* SELECTED PASSAGE *
####
Back in the 17th century, the need for all this labour spurred coffee’s cruellest avatar, a plantation-grown crop enabled by deforestation and slavery. And it was brutal. Haiti, which in 1788 provided nearly half the world’s coffee, had conditions so inhuman that a slave’s life expectancy was 21 years.
Then the coffee bean began eating into the rainforests of Brazil.
The seeds entered Brazil, supposedly, hidden in a bouquet presented by the wife of the governor of French Guiana to her Portuguese lover. After Brazil broke free of Portuguese rule in 1822, coffee plantations grew swiftly, clearing enormous swathes of the Amazon in the process. Ecological historian Warren Dean describes how a crew of loggers would ascend a hillside, cutting through a swath of trees without felling them—until the foreman severed the “master tree.” Its fall would trigger, like dominos, the entire hillside of forest to collapse in a “tremendous explosion”. The felled trees were later set ablaze, leaving the land "blackened, smouldering, and desolate”. The ash, writes Pendergrast, provided a boost for the coffee seedlings, and when the soil grew tired, the plantation owner moved on and burned a fresh patch of forest.
The irony of destroying a forest to plant a shade-loving crop was lost on the farmers.
Brazil became, and remains, the world’s leading producer of the bean; its gigantic coffea harvest pushed prices low enough to make coffee a mass-market drink. Only now, the true cost of the deforestation is coming due for us all.
But in the 19th century, as prices fell, coffee entered homes, unleashing a cultural revolution in the process. Historian AR Venkatachalapathy writes how, in the early 20th century, families in Tamil Nadu drank neeragaram or kanji, a kind of fermented rice water. Conservative commentators bemoaned people abandoning this nutritional beverage for the amoral, probably unhealthy, new brew. Special outrage was reserved for women (women!) becoming addicted to their twice daily cuppa. In America too, around the same time, there was a raging battle over coffee’s possible health impacts, with dubious arguments and counterarguments playing out in popular advertisements. But too many had grown accustomed to the alertness that the morning cuppa provided for them to surrender it, and coffee’s hold on households grew and grew.
Then, in the 1950s, climate struck, with a frost decimating the Brazilian crop, causing coffee prices to skyrocket. From the ashes of this disaster, a new coffee avatar rose like a phoenix: Instant coffee, where cost, convenience and nifty advertising combine to triumph over taste. Importantly, as taste took a backseat, the hardier but harsher-tasting Coffea canephora aka Robusta rose to prominence. This higher-yielding crop that thrived in sunshine marked a new era in coffee, with the plant now devastating new geographies in Brazil, Uganda and Vietnam.
In the 1960s, in keeping with the global zeitgeist of the Green Revolution, scientists began to develop new strains of Arabica that could tolerate sunlight, but needed far more fertiliser. This meant farmers could deforest with impunity. The loss of forest and the addition of copious amounts of fertilizer became a double whammy for soil health.
####
* INFORMATION GIVEN *
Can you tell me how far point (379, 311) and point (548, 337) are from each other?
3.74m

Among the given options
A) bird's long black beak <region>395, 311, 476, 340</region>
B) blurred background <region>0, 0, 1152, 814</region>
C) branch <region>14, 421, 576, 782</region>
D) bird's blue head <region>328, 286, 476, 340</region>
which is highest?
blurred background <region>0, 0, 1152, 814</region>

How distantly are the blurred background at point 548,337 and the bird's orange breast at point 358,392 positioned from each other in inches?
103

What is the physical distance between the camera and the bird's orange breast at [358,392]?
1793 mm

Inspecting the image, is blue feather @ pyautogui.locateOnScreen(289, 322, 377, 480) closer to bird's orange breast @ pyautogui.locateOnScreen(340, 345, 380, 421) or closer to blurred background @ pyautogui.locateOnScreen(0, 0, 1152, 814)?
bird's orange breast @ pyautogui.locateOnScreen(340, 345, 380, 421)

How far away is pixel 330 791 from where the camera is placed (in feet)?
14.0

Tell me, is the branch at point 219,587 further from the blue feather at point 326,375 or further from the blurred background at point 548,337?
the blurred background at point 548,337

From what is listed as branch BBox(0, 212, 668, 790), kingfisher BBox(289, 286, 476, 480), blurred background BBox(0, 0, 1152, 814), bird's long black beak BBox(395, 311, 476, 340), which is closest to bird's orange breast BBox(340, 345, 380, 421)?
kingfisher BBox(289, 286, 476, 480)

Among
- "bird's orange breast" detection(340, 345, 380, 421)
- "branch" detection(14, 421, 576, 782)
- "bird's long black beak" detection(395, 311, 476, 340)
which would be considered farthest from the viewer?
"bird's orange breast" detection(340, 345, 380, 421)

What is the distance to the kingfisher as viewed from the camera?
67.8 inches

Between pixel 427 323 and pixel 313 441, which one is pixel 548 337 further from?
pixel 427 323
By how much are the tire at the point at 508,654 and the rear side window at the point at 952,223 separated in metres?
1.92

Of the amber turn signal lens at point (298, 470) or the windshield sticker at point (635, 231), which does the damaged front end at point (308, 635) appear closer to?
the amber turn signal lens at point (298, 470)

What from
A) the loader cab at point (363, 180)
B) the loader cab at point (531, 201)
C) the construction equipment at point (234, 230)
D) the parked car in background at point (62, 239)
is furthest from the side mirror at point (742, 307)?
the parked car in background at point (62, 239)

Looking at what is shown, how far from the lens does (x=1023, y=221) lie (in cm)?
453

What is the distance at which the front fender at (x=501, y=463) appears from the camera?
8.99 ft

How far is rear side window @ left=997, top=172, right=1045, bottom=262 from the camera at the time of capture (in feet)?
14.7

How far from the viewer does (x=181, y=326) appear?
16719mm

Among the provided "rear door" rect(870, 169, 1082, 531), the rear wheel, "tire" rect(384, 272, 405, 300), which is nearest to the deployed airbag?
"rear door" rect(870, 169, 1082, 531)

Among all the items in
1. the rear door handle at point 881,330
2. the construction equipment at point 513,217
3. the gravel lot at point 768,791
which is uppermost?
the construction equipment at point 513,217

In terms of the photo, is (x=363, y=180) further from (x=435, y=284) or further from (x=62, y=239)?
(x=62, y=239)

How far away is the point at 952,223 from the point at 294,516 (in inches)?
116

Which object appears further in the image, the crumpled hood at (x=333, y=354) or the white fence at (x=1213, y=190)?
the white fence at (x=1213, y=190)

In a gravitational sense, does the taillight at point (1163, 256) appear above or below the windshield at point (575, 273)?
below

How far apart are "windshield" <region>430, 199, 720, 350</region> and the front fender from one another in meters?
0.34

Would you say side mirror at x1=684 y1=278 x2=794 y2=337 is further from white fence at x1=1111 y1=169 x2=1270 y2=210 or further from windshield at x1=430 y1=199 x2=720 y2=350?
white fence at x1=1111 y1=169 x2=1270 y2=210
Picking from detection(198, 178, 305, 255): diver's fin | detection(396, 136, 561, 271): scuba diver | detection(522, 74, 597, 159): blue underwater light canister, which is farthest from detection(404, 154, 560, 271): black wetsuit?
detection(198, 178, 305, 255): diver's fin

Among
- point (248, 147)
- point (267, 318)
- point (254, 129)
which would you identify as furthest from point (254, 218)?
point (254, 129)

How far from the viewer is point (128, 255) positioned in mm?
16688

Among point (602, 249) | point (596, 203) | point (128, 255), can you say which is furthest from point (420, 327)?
####
* TO-DO LIST *
1. Format the stretch of the records from the line containing "How far apart" through the end of the records as a JSON list of strings, one per line, leaving out blank lines.
2. Continue the passage on coffee's history and its toll on forests, picking up after its final sentence.
The text and the records are unrelated to each other.

* REPLIES *
1.
[
  "How far apart are \"windshield\" <region>430, 199, 720, 350</region> and the front fender from one another in meters?",
  "0.34",
  "Would you say side mirror at x1=684 y1=278 x2=794 y2=337 is further from white fence at x1=1111 y1=169 x2=1270 y2=210 or further from windshield at x1=430 y1=199 x2=720 y2=350?",
  "white fence at x1=1111 y1=169 x2=1270 y2=210",
  "Picking from detection(198, 178, 305, 255): diver's fin | detection(396, 136, 561, 271): scuba diver | detection(522, 74, 597, 159): blue underwater light canister, which is farthest from detection(404, 154, 560, 271): black wetsuit?",
  "detection(198, 178, 305, 255): diver's fin",
  "Among",
  "- point (248, 147)",
  "- point (267, 318)",
  "- point (254, 129)",
  "which would you identify as furthest from point (254, 218)?",
  "point (254, 129)",
  "How far from the viewer is point (128, 255) positioned in mm?",
  "16688",
  "Among point (602, 249) | point (596, 203) | point (128, 255), can you say which is furthest from point (420, 327)?"
]

2.
Then, technology spawned a new avatar of caffeine – one divorced entirely from its botanical origins. A 350 ml can of Coca Cola contains about 34 mg of the caffeine compared to the hefty 94 mg provided by a regular cup of coffee. In the mid-60s, soft drink manufacturers were advertising heavily on TVs that were becoming ubiquitous in American homes, resculpting the biochemistry of generations to come.
To understand why, let’s get back to the biochemistry of caffeine. Neuroscientist and popular podcaster, Andrew Huberman, calls it a reinforcer. It does this by making the dopamine circuits more effective in brain areas that make you feel alert and good, encouraging you to indulge in behaviours that accompany that shot of the substance.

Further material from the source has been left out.